# WinCC VBS Skript If Then Anweisung Bitte um Hilfe



## Elektricks (2 Februar 2016)

Hallo Forengemeinde,

Es geht um WinCC 7.0, ich möchte in Abhängigkeit einer Variablen Stat_Ein die Variable Steu_Aus oder Steu_Ein auf true setzen. 
Leider sind meine VBS Kenntnisse sehr beschränkt, habe bereits viele Beispiele aus der Hilfe, oder dem netz probiert,
bekomme es aber nicht hin :roll: vielleicht könnt ihr mir bisl unter die Arme greifen...

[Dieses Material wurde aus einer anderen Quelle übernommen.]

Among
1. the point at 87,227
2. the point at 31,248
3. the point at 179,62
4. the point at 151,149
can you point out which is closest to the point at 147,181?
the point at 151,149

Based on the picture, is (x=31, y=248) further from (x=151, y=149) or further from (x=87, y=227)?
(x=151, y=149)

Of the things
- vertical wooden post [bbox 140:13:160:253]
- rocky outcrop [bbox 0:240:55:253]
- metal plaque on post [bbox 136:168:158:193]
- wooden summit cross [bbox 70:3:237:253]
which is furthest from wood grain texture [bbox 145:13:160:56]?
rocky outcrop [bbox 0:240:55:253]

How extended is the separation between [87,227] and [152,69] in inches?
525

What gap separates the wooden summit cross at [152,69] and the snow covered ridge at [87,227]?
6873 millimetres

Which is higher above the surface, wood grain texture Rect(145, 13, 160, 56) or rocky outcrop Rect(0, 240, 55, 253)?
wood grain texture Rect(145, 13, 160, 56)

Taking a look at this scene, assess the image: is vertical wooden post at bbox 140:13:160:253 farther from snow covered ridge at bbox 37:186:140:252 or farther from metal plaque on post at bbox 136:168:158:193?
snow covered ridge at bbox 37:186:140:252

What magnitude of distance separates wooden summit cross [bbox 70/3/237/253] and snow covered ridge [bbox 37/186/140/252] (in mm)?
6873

Schreibe ich die Variable ohne der If Anweisung wird sie geschrieben.
Sobald die If Anweisung mit einfließt funktioniert es nicht mehr. 



```
Sub OnClick(ByVal Item)                                 

Dim Stat_Ein
Dim Steu_Aus
Dim Steu_Ein

Set Stat_Ein = HMIRuntime.Tags("VM-HA01-STAT_EIN")
Set Steu_Aus = HMIRuntime.Tags("VM-HA01-STEU-AUS")
Set Steu_Ein = HMIRuntime.Tags("VM-HA01-STEU-EIN")

If Stat_Ein = True Then

Set Steu_Aus = True
Steu_Aus.Write 7

End If

If Stat_Ein = False Then

Set Steu_Ein = True
Steu_Ein.Write 7

End If

End Sub
```

Danke für eure zeit und eure Bemühungen


----------



## Krumnix (2 Februar 2016)

```
Stat_Ein.Read
Stat_Ein.Value = True
```


----------



## Elektricks (2 Februar 2016)

Hi krumix, danke für die schnelle Antwort habe ich das so richtig interpretiert? 
funktioniert leider immer noch nicht. Ich projektiere in derlaufenden Runtime. Bildwechsel nach Änderung sollte doch reichen oder?

```
Sub OnClick(ByVal Item)                                     

Dim Stat_Ein
Dim Steu_Aus
Dim Steu_Ein

Set Stat_Ein = HMIRuntime.Tags("VM-HA01-STAT_EIN")
Set Steu_Aus = HMIRuntime.Tags("VM-HA01-STEU-AUS")
Set Steu_Ein = HMIRuntime.Tags("VM-HA01-STEU-EIN")

Stat_Ein.Read
If Stat_Ein.Value = True Then

Set Steu_Aus.Value = True
Steu_Aus.Write 7

End If

If Stat_Ein.Value = False Then
Set Steu_Ein.Value = True
Steu_Ein.Write 7

End If

End Sub
```


----------



## Krumnix (2 Februar 2016)

Ist dass das 1. Script in dem Projekt? Wenn ja, schau mal, ob das Ausführen von Scripten überhaupt aktiv ist. Findest du in den Eigenschaften vom Rechner im WinCC-Baum.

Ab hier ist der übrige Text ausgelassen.